HelloFresh Journey to the Data Mesh

Published in

HelloTech

11 min readOct 20, 2021

by Clemence W. Chee and Christoph Sawade

Background

HelloFresh is one of the most popular meal kits globally, delivering step-by-step recipes and fresh, affordable, pre-portioned ingredients right to customers’ doors. We are a fast-growing company with a mission to change the way people eat, serving 16 markets across three continents. From our start in 2011, data has been critical to HelloFresh’s success. For example, data scientists use analytics and forecasting models to anticipate customer demand and ensure smooth procurement processes for just-in-time deliveries without accumulating costly perishable overstock.

By 2015, HelloFresh had evolved what amounted to a classical centralized data management setup, which had grown organically over the years. There were a small number of internal and external sources and a centralized BI team with a handful of people producing executive reports to steer the company’s performance. Knowledge transfer happened through face-to-face conversations, and the people in the data warehouse team were considered the ETL wizards indicating the siloed understanding of data management.
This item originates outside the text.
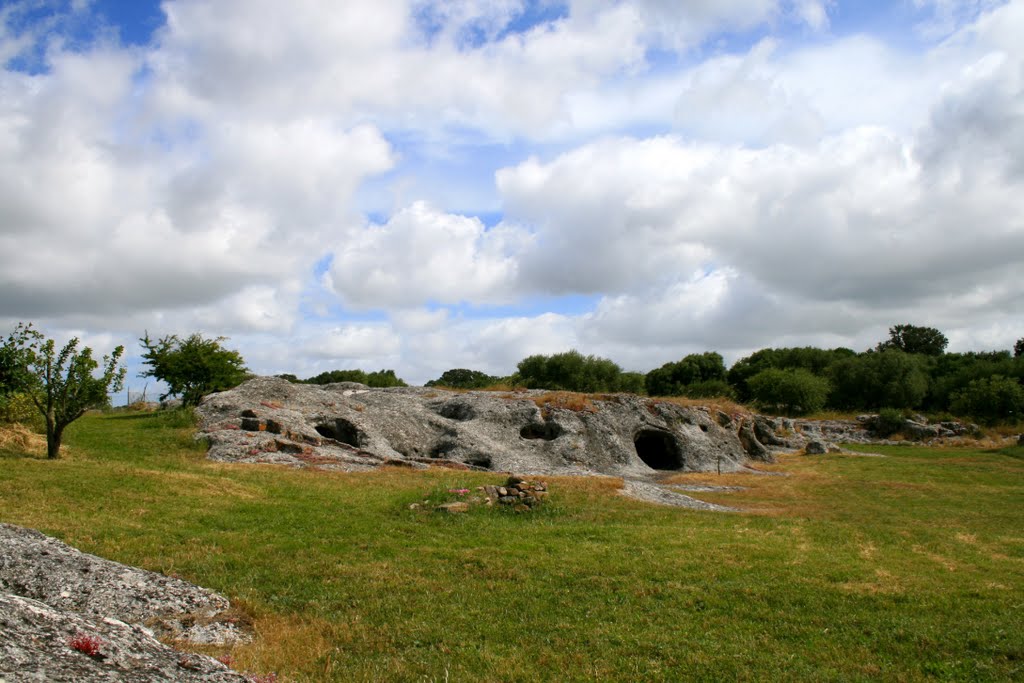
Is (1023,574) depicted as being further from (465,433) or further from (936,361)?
(936,361)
A centralized data warehouse team responsible for all domains gave HelloFresh the flexibility to grow fast as a company.

When HelloFresh went public in 2017, the company grew immensely. The tech department increased from approximately 40 to almost 300 engineers. Our business units also grew substantially as we continuously launched HelloFresh in new countries, opened new brands, and acquired other brands like Everyplate, GreenChef, and Factor. With that growth, the number of data requests and complexity increased up to the point that data engineers required deep domain understanding and suffered from context switching due to reprioritization across the business. In short, the central function became a bottleneck and slowed down innovation. As a result, analytics teams in business domains like marketing and supply chain management started to build their own data solutions. The data pipelines did not meet engineering standards and increased the central team’s maintenance and support. Over time, the knowledge about those pipelines left the company, and as a result, most of the data assets turned into debt, with tacitly decreasing data quality. That ultimately led to an increasing lack of trust in data.
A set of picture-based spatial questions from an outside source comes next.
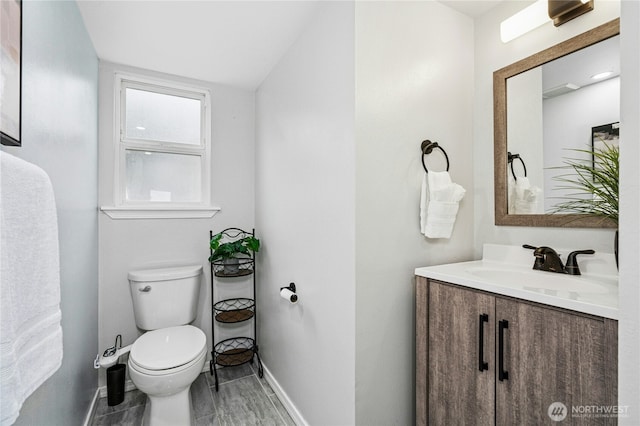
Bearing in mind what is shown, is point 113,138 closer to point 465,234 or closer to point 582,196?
point 465,234

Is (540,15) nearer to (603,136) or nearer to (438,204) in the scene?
(603,136)

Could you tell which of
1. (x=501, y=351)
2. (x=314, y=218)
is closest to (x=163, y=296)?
(x=314, y=218)

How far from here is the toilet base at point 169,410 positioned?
1668 millimetres

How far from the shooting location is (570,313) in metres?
0.90

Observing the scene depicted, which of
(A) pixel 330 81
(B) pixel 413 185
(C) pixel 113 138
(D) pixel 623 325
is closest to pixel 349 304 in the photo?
(B) pixel 413 185

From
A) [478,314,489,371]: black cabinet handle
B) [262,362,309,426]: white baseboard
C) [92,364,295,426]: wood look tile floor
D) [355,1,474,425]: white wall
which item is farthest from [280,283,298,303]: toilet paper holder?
[478,314,489,371]: black cabinet handle

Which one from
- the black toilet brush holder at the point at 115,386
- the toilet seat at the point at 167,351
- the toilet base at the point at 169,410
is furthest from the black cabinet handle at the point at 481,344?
the black toilet brush holder at the point at 115,386

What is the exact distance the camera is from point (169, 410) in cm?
168

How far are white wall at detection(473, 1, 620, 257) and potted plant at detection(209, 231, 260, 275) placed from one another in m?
1.56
In 2019, the company identified data as a key strategic asset that gives a unique competitive advantage by supporting and fully automating decision-making across our value chain. HelloFresh’s ultimate goal is to build data products that have a purpose and are provided as trustworthy assets to the rest of the organization with the best customer experience so that users can quickly discover, understand, and securely access high-quality data. As a result, we kicked off a phased reorganization to unlock analytical data at scale. Around the same time in May 2019, Zhamak Dehghani published a popular article about the data mesh concept stating four pillars of a modern distributed architecture.

Domain-oriented decentralized data ownership and architecture
Data is a product mindset
Self-serve data infrastructure as a platform, and
Federated computational governance.

The journey towards a data mesh requires a new approach to data management and data infrastructure. This blog post describes our journey of implementing those pillars and the practical challenges we have faced.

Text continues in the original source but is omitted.